-- EXERCISE INSTRUCTIONS --
Write out, word for word, the part of the material below that opens with the line containing "What is the" and runs through the end of the material, including both ends.

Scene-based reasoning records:
○ ○ ○ ○ ○ ○ ○
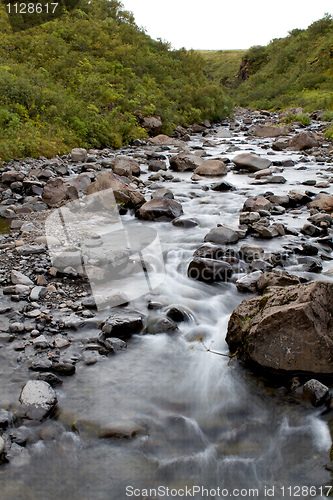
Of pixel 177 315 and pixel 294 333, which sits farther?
pixel 177 315

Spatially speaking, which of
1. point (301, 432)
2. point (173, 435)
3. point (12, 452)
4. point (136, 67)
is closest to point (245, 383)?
point (301, 432)

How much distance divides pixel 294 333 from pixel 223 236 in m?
3.05

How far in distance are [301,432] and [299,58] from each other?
52.8m

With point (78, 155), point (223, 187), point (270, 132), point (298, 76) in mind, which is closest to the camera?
point (223, 187)

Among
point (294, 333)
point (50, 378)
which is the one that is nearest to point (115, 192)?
point (50, 378)

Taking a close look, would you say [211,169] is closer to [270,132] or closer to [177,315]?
[177,315]

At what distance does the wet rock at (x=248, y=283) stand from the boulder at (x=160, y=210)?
9.86 feet

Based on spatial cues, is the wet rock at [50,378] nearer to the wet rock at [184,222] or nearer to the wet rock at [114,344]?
the wet rock at [114,344]

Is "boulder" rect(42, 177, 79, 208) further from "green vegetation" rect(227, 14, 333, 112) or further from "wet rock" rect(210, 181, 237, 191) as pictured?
"green vegetation" rect(227, 14, 333, 112)

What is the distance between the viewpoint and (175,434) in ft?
8.88

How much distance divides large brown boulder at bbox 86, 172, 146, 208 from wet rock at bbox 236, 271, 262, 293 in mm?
3923

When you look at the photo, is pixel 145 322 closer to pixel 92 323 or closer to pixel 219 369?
pixel 92 323

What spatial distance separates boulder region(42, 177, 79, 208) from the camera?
7.84 m

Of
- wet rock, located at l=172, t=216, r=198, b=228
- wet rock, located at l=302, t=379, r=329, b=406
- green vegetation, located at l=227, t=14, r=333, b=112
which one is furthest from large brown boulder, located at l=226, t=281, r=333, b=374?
green vegetation, located at l=227, t=14, r=333, b=112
○ ○ ○ ○ ○ ○ ○
-- RESULT --
What is the distance between the viewpoint and (175,434) in ft?
8.88

How much distance divides large brown boulder at bbox 86, 172, 146, 208 from wet rock at bbox 236, 271, 262, 293 in mm?
3923

When you look at the photo, is pixel 145 322 closer to pixel 92 323 or closer to pixel 219 369?
pixel 92 323

What spatial distance separates boulder region(42, 177, 79, 208) from the camera?
7.84 m

Of
- wet rock, located at l=172, t=216, r=198, b=228
- wet rock, located at l=302, t=379, r=329, b=406
- green vegetation, located at l=227, t=14, r=333, b=112
which one is furthest from large brown boulder, located at l=226, t=281, r=333, b=374?
green vegetation, located at l=227, t=14, r=333, b=112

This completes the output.